I ran experiments measuring my rate of lose (160lb male) and found my numbers are pretty close to Ryan’s with one addition level. When it’s >85F and I am >=7 METs I lose around 3L! of water in an hour.
super useful to know 2% is around when heart is racing. Certainly have experienced that. Also to testify to the need of electrolytes. A few years ago, on the same trip that my my heart rate would normally be 120-140bpm and it was pegged to 160bpm (going up after maybe 10 steps) I had almost every muscle in my body cramp. Took around 10 minutes to move enough to retrieve electrolyte powder and add it to water. After drinking it continued to cramp with just about any movement for between 15-30 minutes and then, the cramping went away.
The one question not directly answered is can you get ahead of dehydration by cameling up. That is drink more than you have lost now, so when you lose more later, you still have buffer.
if you drink too much you just immediately pee it out.
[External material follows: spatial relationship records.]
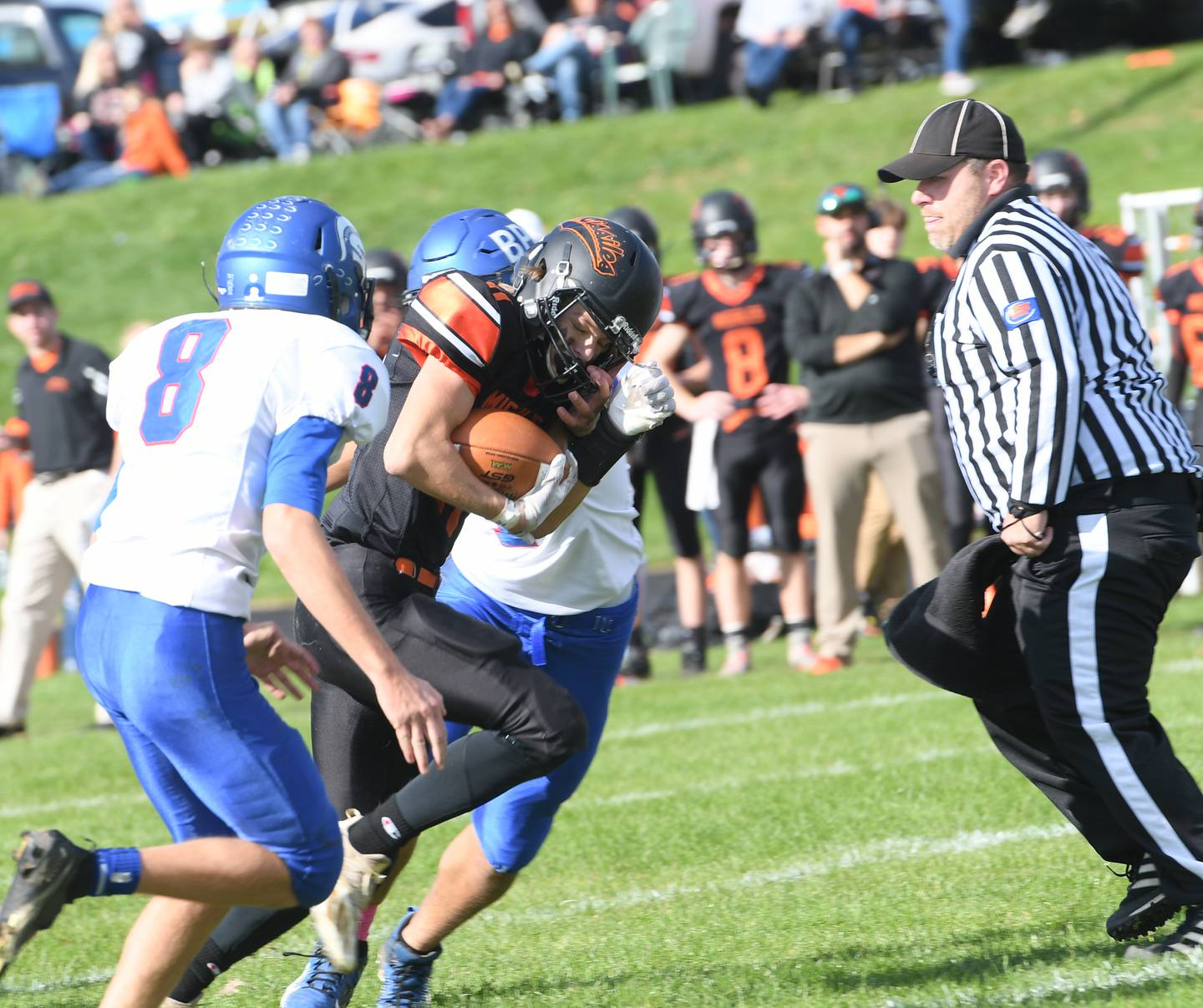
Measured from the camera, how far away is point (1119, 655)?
3758 mm

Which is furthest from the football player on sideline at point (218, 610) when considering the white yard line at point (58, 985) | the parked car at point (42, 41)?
the parked car at point (42, 41)

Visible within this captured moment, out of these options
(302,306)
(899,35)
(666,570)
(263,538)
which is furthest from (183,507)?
(899,35)

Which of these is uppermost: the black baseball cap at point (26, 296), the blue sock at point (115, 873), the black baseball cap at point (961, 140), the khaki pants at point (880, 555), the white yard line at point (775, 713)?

Plus, that includes a bunch of sodium making your electrolytes imbalanced.
I haven’t cramped during the day, just at night
Once I forgot to drink or eat for quite a few hours. It was raining and I didn’t want to stop and get my stuff out.
Then I hit a wall – my feet became filled with lead, I could barely move.
I got to a shelter, ate and drank, 15-30 minutes later was fine. I don’t know if it was water or food or both.
Now, I make sure and eat and drink occasionally even if I don’t feel the need.
many times I have seen a river or lake on a map and thought there was water. When I got there it was dry. Or mucky.
now-a-days, I’m more likely to go somewhere I’ve been before so I know where the reliable water is.
I deserved that one^^^^no harm. A little humor is good.
Accessibility can change yearly. I went on a river trail a few weeks ago that went up the side of a hill. I could see the river.
I also used to subscribe to the camel up practice. Not any longer-almost all of my hikes where my electrolytes were way off involved a pre-hike(or during if we found a source) chug fest of water. 2L or so with 15 min. Even when adding electrolyte packets I still suffered, had a sloshing belly of water and cramped up bad during the hike.
I don’t do that anymore. Many can get away with it but I’m not sure it really helps in any measurable way.
Also on a low dose diuretic bp medicine for years,
One key, as your dispatch noted, is the reliability and condition of your planned water sources. If there’s any doubt at all or if you don’t have a recent report of ample water, then carry what you need.